The company frilanseren.no was registered September 27, 1999.
At the beginning the main focus was Website development and coding.
Then it turned more, and more into website maintenance, and keeping websites up to date and optimized.
From 2017 on it is mainly translation, that is, translation into Norwegian.
Other work experiences, several years as journalist (Listing at SNL)and teacher for almost 30 years.
My listing at Frilansbasen.no and my Smartlation Website.

One Country - Several Languages

Norway has two official languages, Norwegian and Sami. Norwegian is actually a little misleading, because there are a number of languages that fall under the term and are considered written Norwegian: Bokmål (Book Norwegian, official), Nynorsk (New Norwegian, official), Riksmål (‘national language’) and Høgnorsk (High Norwegian) and a variety of dialects all over the country.

Online dictionaries for Nynorsk and Bokmål

The dictionary portal for the official Nynorskordboka and Bokmålsordboka first appeared on the web in 1994 and as an App in 2017.

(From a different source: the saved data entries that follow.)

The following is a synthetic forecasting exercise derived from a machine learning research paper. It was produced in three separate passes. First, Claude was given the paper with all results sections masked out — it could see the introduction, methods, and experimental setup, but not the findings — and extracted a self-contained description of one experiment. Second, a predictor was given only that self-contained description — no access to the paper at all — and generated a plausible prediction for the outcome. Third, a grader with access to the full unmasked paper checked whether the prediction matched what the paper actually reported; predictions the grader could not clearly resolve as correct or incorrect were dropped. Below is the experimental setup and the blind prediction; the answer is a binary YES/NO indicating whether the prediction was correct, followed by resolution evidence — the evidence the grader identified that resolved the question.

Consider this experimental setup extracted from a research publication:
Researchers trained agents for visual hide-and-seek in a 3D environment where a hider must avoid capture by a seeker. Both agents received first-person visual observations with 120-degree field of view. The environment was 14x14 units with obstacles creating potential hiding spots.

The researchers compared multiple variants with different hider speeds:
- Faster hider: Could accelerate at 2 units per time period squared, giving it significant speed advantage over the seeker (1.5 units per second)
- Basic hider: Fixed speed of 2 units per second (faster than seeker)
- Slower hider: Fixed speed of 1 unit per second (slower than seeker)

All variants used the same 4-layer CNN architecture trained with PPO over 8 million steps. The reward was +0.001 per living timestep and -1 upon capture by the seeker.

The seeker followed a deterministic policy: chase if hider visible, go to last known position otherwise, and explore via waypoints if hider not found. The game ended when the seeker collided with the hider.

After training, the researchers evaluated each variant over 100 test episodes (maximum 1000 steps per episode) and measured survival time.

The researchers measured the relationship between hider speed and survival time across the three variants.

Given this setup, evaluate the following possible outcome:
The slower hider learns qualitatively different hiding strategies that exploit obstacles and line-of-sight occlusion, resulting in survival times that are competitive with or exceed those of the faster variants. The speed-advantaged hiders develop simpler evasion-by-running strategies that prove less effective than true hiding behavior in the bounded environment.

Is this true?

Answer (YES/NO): NO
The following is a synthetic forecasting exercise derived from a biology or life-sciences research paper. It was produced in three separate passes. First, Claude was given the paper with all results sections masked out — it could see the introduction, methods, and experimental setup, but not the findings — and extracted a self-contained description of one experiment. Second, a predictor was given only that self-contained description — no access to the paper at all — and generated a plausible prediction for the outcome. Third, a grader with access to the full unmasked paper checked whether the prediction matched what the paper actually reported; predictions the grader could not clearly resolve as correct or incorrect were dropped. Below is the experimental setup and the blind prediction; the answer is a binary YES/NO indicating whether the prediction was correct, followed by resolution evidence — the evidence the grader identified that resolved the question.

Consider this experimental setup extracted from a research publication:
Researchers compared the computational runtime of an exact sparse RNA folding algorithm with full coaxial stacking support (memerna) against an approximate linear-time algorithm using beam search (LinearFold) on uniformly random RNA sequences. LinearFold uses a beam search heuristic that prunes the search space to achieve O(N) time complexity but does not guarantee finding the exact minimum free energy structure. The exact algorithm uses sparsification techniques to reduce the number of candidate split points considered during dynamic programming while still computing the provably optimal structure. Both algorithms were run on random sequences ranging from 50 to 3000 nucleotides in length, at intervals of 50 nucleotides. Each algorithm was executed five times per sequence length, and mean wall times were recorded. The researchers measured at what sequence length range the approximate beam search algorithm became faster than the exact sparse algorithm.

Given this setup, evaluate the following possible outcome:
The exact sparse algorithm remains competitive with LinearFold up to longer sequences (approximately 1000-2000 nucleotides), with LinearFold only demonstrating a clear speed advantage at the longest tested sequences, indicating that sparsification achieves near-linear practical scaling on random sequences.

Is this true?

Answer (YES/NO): YES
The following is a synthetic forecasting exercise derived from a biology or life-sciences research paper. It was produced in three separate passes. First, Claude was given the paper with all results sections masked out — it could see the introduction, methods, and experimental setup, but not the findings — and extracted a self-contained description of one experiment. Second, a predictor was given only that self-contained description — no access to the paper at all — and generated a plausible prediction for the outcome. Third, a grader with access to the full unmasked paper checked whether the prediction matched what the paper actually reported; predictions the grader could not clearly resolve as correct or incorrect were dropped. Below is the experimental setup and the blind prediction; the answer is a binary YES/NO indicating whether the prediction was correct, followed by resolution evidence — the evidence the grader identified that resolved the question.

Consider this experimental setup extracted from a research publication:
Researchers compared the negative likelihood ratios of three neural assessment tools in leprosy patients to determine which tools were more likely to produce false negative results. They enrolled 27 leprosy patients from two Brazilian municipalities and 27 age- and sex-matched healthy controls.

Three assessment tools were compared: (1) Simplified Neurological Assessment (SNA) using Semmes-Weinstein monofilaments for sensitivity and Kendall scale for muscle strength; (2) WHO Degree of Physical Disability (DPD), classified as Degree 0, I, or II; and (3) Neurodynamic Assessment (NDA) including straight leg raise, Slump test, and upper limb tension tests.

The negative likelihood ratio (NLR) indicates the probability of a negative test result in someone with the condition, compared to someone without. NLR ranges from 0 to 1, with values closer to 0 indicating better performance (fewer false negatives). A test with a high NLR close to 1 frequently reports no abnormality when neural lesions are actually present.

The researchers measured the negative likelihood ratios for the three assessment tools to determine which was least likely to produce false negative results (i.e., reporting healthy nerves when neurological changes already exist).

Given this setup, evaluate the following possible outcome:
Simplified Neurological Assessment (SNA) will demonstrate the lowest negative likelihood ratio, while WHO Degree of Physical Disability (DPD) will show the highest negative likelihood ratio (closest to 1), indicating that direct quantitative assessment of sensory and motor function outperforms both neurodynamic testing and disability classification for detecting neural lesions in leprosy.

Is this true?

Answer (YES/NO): NO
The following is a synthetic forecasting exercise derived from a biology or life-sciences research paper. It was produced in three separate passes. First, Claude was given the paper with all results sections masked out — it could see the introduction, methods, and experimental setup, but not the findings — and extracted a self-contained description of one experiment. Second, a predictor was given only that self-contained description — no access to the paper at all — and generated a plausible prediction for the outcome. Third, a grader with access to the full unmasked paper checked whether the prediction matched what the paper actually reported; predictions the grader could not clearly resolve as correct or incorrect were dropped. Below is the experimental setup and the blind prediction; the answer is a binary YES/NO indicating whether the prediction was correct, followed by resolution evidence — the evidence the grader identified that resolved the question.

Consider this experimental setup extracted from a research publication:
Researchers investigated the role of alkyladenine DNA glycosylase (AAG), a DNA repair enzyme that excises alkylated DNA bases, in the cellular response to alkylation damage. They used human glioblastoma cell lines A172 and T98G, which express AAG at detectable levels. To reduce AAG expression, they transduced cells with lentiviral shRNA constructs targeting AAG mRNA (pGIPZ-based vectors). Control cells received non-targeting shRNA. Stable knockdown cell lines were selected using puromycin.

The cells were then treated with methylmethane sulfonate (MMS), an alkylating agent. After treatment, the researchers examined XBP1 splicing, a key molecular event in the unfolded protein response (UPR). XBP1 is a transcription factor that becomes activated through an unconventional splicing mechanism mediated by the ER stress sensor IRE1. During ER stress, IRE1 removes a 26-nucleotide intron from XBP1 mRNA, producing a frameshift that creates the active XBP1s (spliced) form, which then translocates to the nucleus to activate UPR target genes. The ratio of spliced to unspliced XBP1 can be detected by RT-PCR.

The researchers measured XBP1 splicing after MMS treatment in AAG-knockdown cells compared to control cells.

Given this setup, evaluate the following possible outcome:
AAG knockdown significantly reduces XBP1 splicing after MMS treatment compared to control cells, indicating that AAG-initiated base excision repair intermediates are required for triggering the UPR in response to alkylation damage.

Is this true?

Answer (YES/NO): NO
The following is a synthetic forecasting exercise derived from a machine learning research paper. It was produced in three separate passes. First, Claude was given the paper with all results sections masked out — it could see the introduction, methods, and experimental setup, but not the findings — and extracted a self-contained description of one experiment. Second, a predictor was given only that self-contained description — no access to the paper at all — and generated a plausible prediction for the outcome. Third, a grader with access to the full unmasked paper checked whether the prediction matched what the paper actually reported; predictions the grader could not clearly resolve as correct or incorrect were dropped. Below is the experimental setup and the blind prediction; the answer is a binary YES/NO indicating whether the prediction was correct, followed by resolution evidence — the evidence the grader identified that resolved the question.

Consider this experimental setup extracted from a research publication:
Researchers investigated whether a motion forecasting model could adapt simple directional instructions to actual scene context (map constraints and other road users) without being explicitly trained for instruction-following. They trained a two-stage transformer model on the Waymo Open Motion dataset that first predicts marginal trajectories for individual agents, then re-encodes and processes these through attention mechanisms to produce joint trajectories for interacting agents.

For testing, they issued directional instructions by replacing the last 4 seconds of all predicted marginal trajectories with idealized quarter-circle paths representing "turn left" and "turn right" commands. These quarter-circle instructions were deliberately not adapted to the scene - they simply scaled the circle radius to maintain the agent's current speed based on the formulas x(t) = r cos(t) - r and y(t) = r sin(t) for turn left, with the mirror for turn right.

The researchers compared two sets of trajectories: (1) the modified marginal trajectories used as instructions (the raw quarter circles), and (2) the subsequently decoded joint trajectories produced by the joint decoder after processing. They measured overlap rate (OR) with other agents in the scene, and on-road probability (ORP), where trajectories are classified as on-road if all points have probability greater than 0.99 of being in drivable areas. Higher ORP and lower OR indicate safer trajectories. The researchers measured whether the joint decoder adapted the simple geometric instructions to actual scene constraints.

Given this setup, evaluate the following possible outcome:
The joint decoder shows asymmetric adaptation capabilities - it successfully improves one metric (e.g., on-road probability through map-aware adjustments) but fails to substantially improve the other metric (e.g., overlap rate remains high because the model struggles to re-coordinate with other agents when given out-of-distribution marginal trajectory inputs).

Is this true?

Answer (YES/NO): NO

Read more about the dictionaries...
The app is called Ordbøkene, and can be downloaded at Play Store and App Store.

Short and long vowels

There are some strange vowels in the Norwegian language, including the special characters æ ø å. In Norway we also distinguish between short and long vowels. There is huge difference between hat (long vowel) and hatt (short vowel). Hat means hatred, hatt means hat.
Make sure you clearly distinguish between du (you) and do (toilet), toll (customs) and tull (nonsense).

Spam or junk mail?

70 percent of all emails in 2013 were spam. 80 percent is advertisement for dating sites or sex products, 10 per cent for medicines and around 4.5 per cent for clocks. Junk mail/spam is prohibited in Norway by the Marketing Act. So why spam? One out of ten thousand accept an offer in spam mail, so it will nevertheless be god business when sending millions of spam emails. Spam is reduced from 90 percent in 2010.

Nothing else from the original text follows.